For a more thorough treatment of attitudes to the use of who with animals, see Gaëtanelle Gilquin and George M. Jacobs’ paper ‘Elephants Who Marry Mice are Very Unusual: The Use of the Relative Pronoun Who with Nonhuman Animals’. It opens with an interesting story about Jane Goodall’s research in Tanzania:
When Goodall submitted her first scientific paper for publication, it was returned to her by the editor to be amended. In every place where she had written (he) or (she) to refer to chimpanzees, the words had been replaced with (it). Similarly, every (who) had been replaced with (which). In an effort to rescue the chimpanzees from “thing-ness” and restore them to “being-ness,” Goodall stubbornly changed the words back.

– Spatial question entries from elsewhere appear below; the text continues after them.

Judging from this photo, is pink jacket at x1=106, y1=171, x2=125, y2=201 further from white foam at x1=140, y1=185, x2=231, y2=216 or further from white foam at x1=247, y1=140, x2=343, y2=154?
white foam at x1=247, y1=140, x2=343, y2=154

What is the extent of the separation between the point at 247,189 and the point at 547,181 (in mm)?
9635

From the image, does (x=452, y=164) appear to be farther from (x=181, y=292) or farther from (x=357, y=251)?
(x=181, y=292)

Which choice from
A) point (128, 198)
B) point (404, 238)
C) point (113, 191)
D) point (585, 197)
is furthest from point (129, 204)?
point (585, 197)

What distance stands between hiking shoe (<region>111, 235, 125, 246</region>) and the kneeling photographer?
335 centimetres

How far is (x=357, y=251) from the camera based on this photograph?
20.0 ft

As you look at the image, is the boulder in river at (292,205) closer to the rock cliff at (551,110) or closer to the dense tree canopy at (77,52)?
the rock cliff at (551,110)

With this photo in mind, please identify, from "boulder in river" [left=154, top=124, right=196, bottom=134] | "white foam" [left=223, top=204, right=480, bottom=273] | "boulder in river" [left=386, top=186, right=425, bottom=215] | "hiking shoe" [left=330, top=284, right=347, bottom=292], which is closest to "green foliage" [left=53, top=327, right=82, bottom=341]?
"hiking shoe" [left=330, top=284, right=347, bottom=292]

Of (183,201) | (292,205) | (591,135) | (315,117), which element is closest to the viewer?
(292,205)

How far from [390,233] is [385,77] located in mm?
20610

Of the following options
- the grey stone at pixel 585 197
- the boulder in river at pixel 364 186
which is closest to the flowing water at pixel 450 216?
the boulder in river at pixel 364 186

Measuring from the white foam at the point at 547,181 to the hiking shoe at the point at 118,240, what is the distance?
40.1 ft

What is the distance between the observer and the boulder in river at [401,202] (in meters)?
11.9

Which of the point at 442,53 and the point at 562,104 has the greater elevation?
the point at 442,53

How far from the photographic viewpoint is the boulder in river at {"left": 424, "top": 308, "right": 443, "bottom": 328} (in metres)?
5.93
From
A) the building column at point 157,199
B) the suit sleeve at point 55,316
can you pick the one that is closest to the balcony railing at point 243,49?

Gilquin and Jacobs review dictionaries, grammars, style guides and the British National Corpus to examine attitudes towards the usage and to analyse its different motivations and contexts. This table is from their survey of the BNC and shows the degree of familiarity, intelligence, and perhaps other characteristics likely to earn an animal the privilege.
Update:
I’ve since come across many interesting examples of this broad phenomenon, including a dog being called a ‘person’, and who being applied to a tree, which may warrant another post on the topic.